Researchers at Lawrence Berkeley National Laboratory have developed an artificial intelligence (AI) that, with very little training, has made discoveries in material science. To spot what scientists had missed, all the AI had to do was read millions of previously published scientific papers.
The AI approach is known as machine learning. It is an algorithm capable of being trained on a particular task until, after many iterations, it can produce something that makes sense. Machine-learning approaches are being used to solve many problems, and this team used it to look for latent knowledge in the world of materials science.
Latent knowledge is a connection that might have been missed in a particular field even though the data is right there. As reported in Nature, the scientists fed the algorithm, known as Word2vec, 3.3 million abstracts on materials science from 1,000 different journals published between 1922 and 2018. It took 500,000 distinct words from those abstracts and built mathematical connections between them. And that gave it very intriguing powers of prediction.
“In every research field there’s 100 years of past research literature, and every week dozens more studies come out,” lead author Dr Vahe Tshitoyan, a Berkeley Lab postdoctoral fellow now working at Google, said in a statement. “A researcher can access only a fraction of that. We thought, can machine learning do something to make use of all this collective knowledge in an unsupervised manner – without needing guidance from human researchers?”
By giving the program a little training, the researchers were able to produce an AI that could associate words with their meanings and extrapolate connections to other concepts. For example, it was able to group elements in the periodic table without learning what it looks like.
The team's main focus was on thermoelectric materials, an area studied for decades by materials scientists. Thermoelectric materials can convert heat into electricity so they are quite important. However, to be successful, they also need to be efficient, safe, common, and easy to produce.

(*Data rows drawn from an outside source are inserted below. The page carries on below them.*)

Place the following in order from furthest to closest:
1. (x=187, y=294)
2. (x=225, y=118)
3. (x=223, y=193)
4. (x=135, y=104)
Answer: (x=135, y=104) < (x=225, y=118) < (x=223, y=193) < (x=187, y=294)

Based on the literature it analyzed, the AI was able to determine which material has the best thermoelectric properties. But it did something even more extraordinary. When fed abstracts published up to the year 2008, Word2vec was able to predict materials that appear in later studies.
“I honestly didn’t expect the algorithm to be so predictive of future results,” added Anubhav Jain, the team leader who works in Berkeley Lab’s Energy Storage & Distributed Resources Division. “I had thought maybe the algorithm could be descriptive of what people had done before but not come up with these different connections. I was pretty surprised when I saw not only the predictions but also the reasoning behind the predictions. This study shows that if this algorithm were in place earlier, some materials could have conceivably been discovered years in advance.”
The team has released Word2vec's list of the top 50 thermoelectric materials and plans to release the algorithm so that other scientists can use the AI to study different materials. The team is also working on a new type of scholarly search engine that can search papers’ abstracts in a more useful way.